Eine Kalkulation, die sich in der Praxis bewährt und gleichzeitig eine hohe Treffsicherheit bei den Prognosen sowie beim Jahresergebnis aufweist, bedarf neben dem betriebswirtschaftlichen Handwerkszeug auch Erfahrung. Dementsprechend ist es normal, dass die erste Kalkulation möglicherweise größere Abweichungen zwischen Soll und Ist aufweist. Die Abweichungen sollten jedoch bei den folgenden Kalkulationen geringer werden.

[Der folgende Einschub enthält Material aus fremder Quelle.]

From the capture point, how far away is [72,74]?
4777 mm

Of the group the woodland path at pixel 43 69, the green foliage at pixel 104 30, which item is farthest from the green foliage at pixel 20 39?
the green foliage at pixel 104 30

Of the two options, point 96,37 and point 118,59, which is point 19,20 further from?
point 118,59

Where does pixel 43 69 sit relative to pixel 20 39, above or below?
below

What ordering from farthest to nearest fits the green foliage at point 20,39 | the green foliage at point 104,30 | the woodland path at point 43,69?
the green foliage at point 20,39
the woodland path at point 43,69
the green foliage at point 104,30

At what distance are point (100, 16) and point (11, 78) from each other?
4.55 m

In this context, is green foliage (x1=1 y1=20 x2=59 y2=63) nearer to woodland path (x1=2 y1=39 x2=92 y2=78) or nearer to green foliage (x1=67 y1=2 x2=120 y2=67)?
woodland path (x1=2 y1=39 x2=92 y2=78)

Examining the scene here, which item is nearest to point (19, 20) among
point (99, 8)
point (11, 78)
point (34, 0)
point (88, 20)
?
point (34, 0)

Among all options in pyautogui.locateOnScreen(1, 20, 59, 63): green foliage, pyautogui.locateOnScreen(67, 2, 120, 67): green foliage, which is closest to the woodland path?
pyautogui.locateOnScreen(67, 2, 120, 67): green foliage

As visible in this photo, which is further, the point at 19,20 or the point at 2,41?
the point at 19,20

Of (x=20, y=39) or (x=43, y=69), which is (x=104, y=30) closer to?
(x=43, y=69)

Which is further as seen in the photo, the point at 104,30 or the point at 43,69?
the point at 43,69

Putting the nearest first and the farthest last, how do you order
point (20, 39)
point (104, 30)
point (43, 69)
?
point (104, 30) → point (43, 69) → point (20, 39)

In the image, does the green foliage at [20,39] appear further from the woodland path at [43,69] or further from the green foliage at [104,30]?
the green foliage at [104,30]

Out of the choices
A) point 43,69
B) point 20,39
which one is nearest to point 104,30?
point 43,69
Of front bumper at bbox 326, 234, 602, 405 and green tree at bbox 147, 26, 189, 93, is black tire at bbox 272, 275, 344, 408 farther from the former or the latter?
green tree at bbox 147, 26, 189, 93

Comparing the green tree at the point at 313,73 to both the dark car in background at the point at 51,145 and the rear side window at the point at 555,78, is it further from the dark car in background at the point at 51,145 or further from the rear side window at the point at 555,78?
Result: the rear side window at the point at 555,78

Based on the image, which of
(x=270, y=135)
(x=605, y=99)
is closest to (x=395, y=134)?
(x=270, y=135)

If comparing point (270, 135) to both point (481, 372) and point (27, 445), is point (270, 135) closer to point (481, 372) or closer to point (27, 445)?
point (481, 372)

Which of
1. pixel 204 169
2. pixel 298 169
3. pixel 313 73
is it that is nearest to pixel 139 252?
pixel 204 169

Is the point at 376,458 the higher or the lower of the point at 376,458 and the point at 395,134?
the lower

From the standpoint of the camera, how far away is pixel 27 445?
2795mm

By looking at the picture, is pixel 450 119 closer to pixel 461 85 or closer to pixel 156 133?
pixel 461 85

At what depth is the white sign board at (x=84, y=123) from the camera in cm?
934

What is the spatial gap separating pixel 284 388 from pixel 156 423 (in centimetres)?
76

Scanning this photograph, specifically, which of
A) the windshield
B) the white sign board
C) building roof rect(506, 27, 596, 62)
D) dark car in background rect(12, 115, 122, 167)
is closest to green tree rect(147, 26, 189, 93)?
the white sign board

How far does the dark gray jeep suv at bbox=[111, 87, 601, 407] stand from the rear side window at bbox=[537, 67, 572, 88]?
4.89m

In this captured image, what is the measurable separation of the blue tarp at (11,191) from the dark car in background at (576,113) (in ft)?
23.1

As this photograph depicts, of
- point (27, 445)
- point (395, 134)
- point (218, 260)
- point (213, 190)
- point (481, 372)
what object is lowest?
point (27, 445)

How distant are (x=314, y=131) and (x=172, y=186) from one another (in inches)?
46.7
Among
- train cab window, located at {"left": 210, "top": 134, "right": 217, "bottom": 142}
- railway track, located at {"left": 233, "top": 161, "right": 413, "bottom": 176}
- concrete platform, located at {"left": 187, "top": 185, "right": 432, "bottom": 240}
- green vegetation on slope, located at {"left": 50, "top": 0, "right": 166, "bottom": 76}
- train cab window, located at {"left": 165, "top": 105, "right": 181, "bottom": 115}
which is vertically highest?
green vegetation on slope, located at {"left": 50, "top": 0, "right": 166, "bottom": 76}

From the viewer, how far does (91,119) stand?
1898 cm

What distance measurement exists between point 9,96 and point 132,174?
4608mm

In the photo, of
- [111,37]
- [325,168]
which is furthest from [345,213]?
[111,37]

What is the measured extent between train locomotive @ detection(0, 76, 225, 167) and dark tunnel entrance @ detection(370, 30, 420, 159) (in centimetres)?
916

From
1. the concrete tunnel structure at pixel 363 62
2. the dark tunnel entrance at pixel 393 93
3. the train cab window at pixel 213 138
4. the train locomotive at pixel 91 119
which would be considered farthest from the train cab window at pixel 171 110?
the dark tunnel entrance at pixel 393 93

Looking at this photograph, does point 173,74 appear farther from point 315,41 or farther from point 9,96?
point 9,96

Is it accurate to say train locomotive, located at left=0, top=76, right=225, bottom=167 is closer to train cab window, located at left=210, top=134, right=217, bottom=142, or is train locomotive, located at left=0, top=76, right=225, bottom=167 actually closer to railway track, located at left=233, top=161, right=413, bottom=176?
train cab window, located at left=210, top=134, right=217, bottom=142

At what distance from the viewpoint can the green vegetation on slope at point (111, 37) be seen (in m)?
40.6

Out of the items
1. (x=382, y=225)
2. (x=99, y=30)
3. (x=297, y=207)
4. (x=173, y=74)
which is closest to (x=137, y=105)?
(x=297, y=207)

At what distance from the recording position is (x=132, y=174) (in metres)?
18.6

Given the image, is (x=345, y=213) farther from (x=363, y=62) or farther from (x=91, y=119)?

Gestalten Sie die Kalkulation zu Beginn so einfach und pragmatisch wie möglich. Sehr komplexe Kalkulationen erwecken oft nur den Eindruck einer gewissenhaften Arbeit, da sie schwer nachvollziehbar sind. Für die Praxis erweisen sich diese häufig als ungeeignet, da die Gefahr besteht, dass das große Ganze und die wesentlichen Zusammenhänge aus dem Blick verloren werden. Eine nachvollziehbare und übersichtliche Kalkulation hingegen weckt Vertrauen. Ein höheres Maß an Komplexität sollte sich nach dem tatsächlichen Informationsbedürfnis richten und nicht zum Selbstzweck werden. So wird die Akzeptanz für den Erfassungsaufwand innerhalb des Bauhofes gefördert und die Qualität im Abrechnungsprozess gewährleistet.